__Set problem__
Please extract each line from the entries below that contains the word "mail".
** begin Given information **
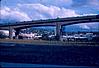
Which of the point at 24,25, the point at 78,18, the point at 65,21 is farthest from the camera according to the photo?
the point at 24,25

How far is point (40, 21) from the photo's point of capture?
80.3m

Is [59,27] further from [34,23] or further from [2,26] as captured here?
[2,26]

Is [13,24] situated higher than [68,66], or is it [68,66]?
[13,24]

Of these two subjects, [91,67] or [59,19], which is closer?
[91,67]

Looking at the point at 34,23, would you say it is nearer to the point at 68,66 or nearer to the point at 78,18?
the point at 78,18

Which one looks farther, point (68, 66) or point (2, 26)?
point (2, 26)

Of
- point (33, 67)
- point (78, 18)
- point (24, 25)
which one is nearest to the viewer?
point (33, 67)

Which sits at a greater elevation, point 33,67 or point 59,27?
point 59,27

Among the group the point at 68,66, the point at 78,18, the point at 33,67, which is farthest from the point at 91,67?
the point at 78,18

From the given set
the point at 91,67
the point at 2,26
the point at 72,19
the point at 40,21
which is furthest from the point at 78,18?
the point at 91,67

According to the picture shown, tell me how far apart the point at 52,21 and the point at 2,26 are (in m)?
15.7

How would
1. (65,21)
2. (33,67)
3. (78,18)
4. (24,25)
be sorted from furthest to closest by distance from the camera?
(24,25)
(65,21)
(78,18)
(33,67)

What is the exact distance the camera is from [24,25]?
83312 millimetres

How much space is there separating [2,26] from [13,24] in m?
3.60
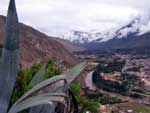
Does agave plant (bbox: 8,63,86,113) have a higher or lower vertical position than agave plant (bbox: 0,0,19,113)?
lower

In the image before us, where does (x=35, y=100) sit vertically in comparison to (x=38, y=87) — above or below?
below

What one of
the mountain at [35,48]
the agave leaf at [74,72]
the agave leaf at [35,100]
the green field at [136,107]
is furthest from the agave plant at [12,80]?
the mountain at [35,48]

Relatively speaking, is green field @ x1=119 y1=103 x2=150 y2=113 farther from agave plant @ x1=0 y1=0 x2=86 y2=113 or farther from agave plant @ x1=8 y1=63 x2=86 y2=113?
agave plant @ x1=0 y1=0 x2=86 y2=113

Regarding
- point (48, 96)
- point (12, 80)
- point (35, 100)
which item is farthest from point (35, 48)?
point (35, 100)

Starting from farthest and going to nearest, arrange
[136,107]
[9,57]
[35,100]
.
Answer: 1. [136,107]
2. [9,57]
3. [35,100]

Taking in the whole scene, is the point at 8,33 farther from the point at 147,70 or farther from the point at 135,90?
the point at 147,70

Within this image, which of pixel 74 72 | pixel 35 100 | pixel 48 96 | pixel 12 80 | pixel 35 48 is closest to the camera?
pixel 35 100

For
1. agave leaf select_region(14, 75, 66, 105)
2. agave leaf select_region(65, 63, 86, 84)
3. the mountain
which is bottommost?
the mountain

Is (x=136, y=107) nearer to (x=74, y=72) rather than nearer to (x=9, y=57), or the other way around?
(x=74, y=72)

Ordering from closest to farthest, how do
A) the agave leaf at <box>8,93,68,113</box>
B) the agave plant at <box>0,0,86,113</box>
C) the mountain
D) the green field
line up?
the agave leaf at <box>8,93,68,113</box>, the agave plant at <box>0,0,86,113</box>, the green field, the mountain

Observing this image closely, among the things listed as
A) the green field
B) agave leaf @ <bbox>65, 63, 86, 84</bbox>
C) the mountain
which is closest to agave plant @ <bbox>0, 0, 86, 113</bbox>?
agave leaf @ <bbox>65, 63, 86, 84</bbox>

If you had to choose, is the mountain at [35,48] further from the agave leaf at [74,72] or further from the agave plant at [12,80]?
the agave plant at [12,80]

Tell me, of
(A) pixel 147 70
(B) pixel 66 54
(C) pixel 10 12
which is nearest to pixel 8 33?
(C) pixel 10 12
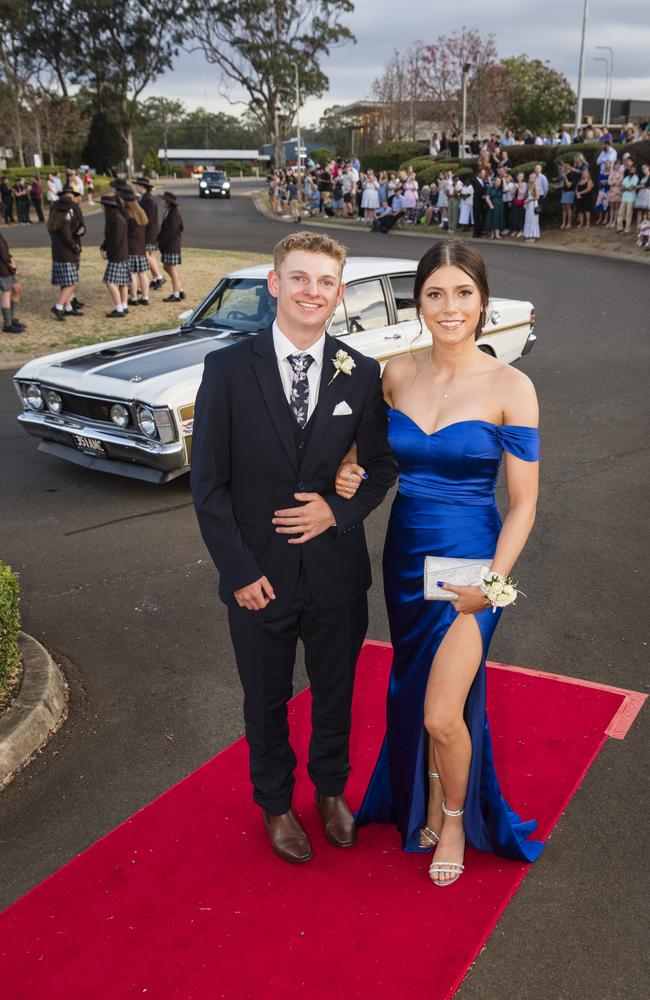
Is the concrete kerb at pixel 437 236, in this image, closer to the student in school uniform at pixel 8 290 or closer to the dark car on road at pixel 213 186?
the dark car on road at pixel 213 186

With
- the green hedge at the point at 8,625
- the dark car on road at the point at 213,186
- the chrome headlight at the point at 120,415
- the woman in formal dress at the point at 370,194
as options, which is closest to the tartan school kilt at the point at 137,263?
the chrome headlight at the point at 120,415

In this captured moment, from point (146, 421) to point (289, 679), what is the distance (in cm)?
378

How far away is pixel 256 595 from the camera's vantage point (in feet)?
9.70

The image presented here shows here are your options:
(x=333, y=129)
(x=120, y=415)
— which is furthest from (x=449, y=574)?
(x=333, y=129)

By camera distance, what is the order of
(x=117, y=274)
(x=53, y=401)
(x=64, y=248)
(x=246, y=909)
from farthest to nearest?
1. (x=117, y=274)
2. (x=64, y=248)
3. (x=53, y=401)
4. (x=246, y=909)

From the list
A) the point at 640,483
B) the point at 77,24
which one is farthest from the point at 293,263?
the point at 77,24

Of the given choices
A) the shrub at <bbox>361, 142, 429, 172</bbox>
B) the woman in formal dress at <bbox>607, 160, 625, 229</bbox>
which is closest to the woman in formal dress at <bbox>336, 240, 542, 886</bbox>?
the woman in formal dress at <bbox>607, 160, 625, 229</bbox>

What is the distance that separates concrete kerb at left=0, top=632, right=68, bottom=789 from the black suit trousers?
125 cm

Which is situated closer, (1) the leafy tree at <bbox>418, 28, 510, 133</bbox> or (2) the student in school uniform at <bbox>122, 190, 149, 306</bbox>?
(2) the student in school uniform at <bbox>122, 190, 149, 306</bbox>

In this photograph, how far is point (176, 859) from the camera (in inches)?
131

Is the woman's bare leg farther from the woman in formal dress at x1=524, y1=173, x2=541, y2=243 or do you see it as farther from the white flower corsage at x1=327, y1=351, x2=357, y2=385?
the woman in formal dress at x1=524, y1=173, x2=541, y2=243

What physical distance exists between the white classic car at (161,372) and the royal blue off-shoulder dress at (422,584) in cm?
355

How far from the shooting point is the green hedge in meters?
4.14

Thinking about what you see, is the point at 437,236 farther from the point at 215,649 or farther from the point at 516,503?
the point at 516,503
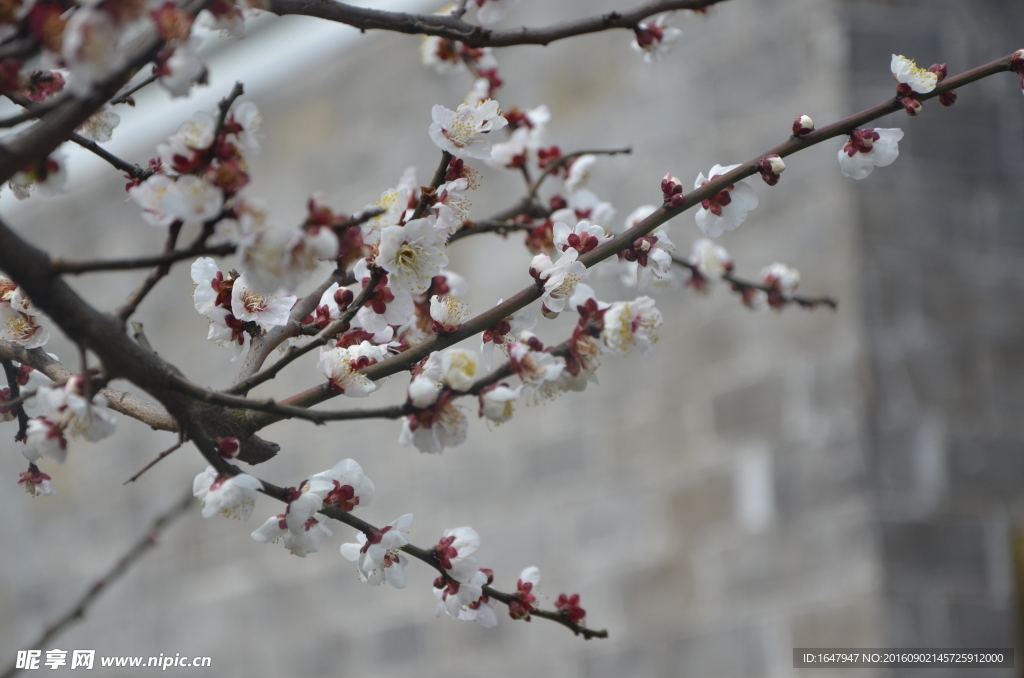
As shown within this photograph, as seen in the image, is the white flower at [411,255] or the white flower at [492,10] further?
the white flower at [492,10]

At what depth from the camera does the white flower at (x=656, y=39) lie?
1.32m

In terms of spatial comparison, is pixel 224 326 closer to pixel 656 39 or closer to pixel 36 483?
pixel 36 483

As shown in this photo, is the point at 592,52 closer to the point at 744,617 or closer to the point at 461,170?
the point at 744,617

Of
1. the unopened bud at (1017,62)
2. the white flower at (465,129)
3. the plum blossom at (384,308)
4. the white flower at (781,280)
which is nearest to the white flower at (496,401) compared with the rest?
the plum blossom at (384,308)

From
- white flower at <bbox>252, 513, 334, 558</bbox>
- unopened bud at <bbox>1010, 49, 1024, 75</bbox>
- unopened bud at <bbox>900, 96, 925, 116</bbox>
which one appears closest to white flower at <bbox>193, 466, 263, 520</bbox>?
white flower at <bbox>252, 513, 334, 558</bbox>

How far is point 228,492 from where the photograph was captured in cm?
81

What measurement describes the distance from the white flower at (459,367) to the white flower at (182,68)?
285mm

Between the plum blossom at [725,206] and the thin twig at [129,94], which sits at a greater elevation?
the thin twig at [129,94]

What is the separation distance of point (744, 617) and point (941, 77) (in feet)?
5.44

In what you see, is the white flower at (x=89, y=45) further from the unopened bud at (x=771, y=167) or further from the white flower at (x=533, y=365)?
the unopened bud at (x=771, y=167)

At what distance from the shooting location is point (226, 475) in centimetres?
82

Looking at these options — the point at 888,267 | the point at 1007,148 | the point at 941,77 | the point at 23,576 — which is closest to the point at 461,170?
the point at 941,77

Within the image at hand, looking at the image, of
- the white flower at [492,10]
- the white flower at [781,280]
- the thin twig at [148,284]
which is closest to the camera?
the thin twig at [148,284]

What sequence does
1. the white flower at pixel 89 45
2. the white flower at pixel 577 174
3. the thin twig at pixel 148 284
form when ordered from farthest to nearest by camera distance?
1. the white flower at pixel 577 174
2. the thin twig at pixel 148 284
3. the white flower at pixel 89 45
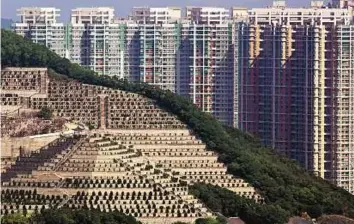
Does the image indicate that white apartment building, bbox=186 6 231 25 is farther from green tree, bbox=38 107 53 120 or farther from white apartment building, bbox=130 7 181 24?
green tree, bbox=38 107 53 120

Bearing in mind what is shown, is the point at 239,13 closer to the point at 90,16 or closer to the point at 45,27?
the point at 90,16

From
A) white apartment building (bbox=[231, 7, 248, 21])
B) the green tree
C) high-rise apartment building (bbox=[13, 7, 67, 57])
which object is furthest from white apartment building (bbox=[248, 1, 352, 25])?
the green tree

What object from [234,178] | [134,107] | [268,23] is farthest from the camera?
[268,23]

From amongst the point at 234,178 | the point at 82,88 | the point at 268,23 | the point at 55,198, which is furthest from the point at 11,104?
the point at 268,23

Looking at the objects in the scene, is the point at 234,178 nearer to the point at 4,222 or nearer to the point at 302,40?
the point at 4,222

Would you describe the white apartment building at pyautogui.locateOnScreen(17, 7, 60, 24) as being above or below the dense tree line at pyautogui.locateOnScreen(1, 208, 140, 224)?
above

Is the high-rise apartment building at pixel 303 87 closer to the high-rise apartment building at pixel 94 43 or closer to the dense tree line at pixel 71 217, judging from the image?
the high-rise apartment building at pixel 94 43
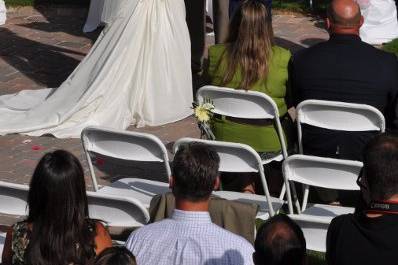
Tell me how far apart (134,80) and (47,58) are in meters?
2.63

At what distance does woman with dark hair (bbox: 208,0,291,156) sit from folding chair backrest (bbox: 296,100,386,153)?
402 millimetres

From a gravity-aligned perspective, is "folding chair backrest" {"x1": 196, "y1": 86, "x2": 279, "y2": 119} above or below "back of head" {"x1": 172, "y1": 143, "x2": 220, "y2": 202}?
below

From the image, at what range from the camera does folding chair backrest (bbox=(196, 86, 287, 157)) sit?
6414 millimetres

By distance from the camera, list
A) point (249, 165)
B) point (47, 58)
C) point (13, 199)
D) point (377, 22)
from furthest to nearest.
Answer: point (377, 22) → point (47, 58) → point (249, 165) → point (13, 199)

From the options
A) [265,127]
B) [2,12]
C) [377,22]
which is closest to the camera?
[265,127]

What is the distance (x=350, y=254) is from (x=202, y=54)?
6878 mm

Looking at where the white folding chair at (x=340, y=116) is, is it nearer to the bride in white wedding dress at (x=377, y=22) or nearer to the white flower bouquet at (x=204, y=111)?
the white flower bouquet at (x=204, y=111)

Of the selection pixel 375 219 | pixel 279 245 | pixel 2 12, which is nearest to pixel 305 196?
pixel 375 219

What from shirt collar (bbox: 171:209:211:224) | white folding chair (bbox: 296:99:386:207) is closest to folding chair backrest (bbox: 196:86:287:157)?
white folding chair (bbox: 296:99:386:207)

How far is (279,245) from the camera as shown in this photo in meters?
3.55

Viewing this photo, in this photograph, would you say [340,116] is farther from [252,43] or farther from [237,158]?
[252,43]

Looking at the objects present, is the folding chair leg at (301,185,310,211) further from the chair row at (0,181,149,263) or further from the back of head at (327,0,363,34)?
the chair row at (0,181,149,263)

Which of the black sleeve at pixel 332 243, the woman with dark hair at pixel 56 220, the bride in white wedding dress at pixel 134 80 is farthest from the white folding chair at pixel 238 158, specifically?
the bride in white wedding dress at pixel 134 80

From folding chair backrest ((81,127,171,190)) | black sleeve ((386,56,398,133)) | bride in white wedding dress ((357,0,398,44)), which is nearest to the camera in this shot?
folding chair backrest ((81,127,171,190))
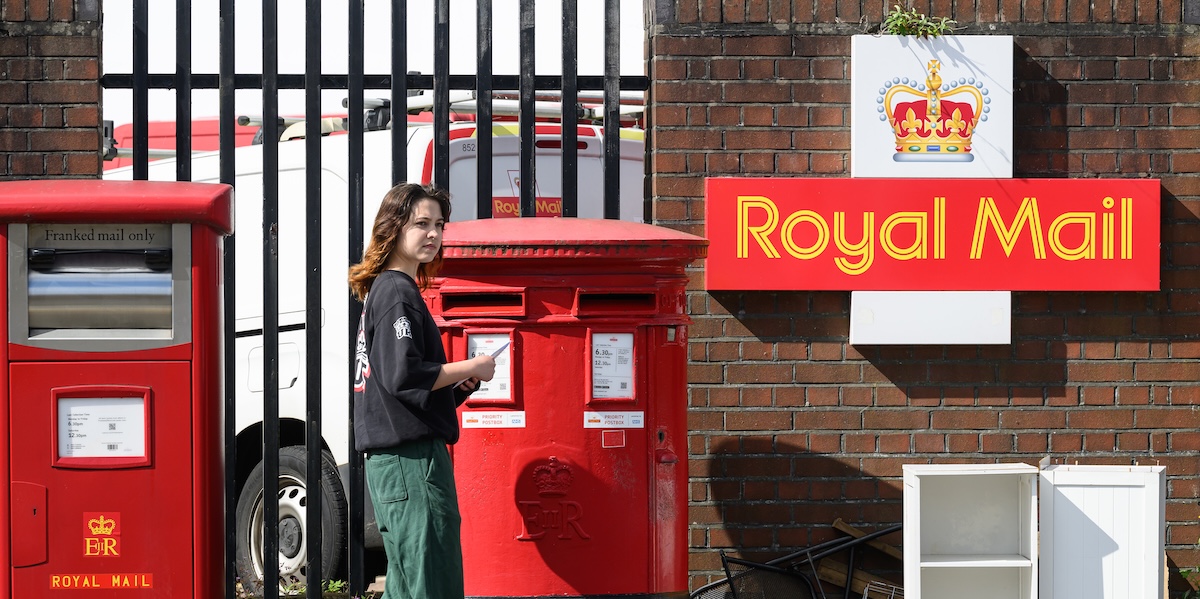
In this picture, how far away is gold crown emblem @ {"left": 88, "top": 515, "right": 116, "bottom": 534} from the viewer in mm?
4109

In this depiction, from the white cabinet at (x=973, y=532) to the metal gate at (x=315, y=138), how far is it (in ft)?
6.25

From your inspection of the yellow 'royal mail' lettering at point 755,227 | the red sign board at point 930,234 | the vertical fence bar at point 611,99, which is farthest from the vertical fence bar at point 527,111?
the yellow 'royal mail' lettering at point 755,227

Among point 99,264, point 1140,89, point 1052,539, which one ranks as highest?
point 1140,89

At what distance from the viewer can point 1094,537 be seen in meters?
4.81

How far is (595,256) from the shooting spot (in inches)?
162

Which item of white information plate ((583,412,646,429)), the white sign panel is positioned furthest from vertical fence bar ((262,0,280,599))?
the white sign panel

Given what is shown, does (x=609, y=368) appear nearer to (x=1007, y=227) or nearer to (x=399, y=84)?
(x=399, y=84)

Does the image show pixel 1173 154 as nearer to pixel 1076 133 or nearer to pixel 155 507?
pixel 1076 133

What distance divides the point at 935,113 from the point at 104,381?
3.75 metres

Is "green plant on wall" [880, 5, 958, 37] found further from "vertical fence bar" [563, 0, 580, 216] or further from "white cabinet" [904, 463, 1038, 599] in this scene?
"white cabinet" [904, 463, 1038, 599]

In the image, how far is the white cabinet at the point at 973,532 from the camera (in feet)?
16.1

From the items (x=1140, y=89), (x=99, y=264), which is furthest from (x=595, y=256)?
(x=1140, y=89)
** end Given information **
__Exercise solution__
From your inspection of the yellow 'royal mail' lettering at point 755,227 | the red sign board at point 930,234 | the vertical fence bar at point 611,99, which is farthest from the vertical fence bar at point 527,111?
the yellow 'royal mail' lettering at point 755,227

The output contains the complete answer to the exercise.